> Stored entries:
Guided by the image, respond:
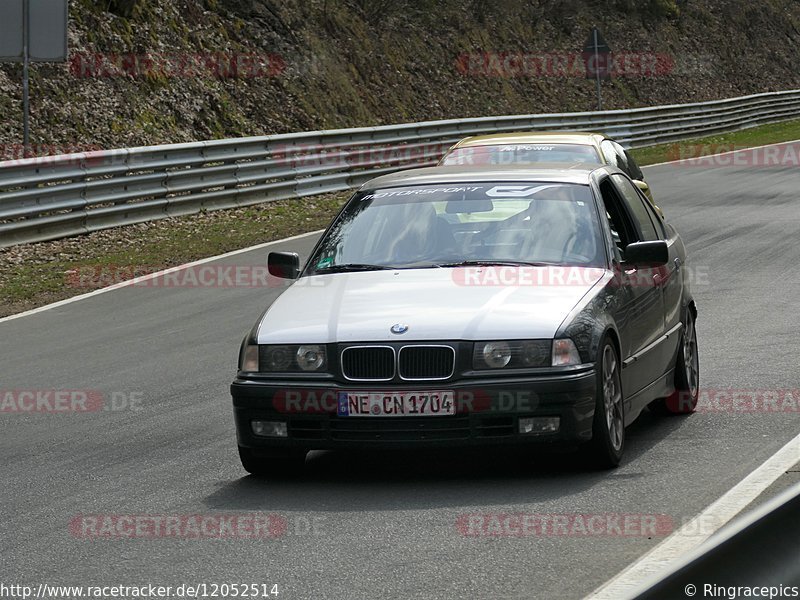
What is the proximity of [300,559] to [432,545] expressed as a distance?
0.54 meters

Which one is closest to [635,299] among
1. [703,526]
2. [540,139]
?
[703,526]

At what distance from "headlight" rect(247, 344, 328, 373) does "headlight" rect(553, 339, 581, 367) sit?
1090 mm

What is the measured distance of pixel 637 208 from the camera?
364 inches

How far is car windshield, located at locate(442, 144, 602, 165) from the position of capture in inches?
581

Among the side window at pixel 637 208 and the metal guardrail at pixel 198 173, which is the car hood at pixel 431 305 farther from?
the metal guardrail at pixel 198 173

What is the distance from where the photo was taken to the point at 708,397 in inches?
366

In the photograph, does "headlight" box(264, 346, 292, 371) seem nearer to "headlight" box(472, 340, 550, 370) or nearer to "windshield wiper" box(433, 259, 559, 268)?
"headlight" box(472, 340, 550, 370)

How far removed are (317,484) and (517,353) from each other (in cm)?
119

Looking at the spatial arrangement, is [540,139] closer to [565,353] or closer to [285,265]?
[285,265]

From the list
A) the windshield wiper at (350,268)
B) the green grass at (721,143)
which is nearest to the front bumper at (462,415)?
the windshield wiper at (350,268)

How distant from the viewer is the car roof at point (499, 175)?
28.1 ft

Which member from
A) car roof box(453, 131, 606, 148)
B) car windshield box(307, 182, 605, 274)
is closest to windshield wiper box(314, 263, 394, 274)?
car windshield box(307, 182, 605, 274)

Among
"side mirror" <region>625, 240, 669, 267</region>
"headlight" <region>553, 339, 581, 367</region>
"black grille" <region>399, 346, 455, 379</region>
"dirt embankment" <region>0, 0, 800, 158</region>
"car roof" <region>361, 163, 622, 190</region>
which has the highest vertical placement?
"car roof" <region>361, 163, 622, 190</region>

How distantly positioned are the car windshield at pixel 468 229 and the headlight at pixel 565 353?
0.99 metres
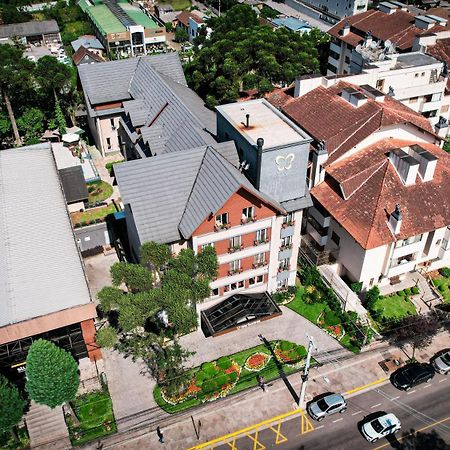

> Exercise instructions: Identify every line above that contains the word "closest" and copy each of those lines. Case counts.

> Output for this task:
Which one is closest to [635,299] among
is closest to windshield wiper box(314, 263, 394, 274)?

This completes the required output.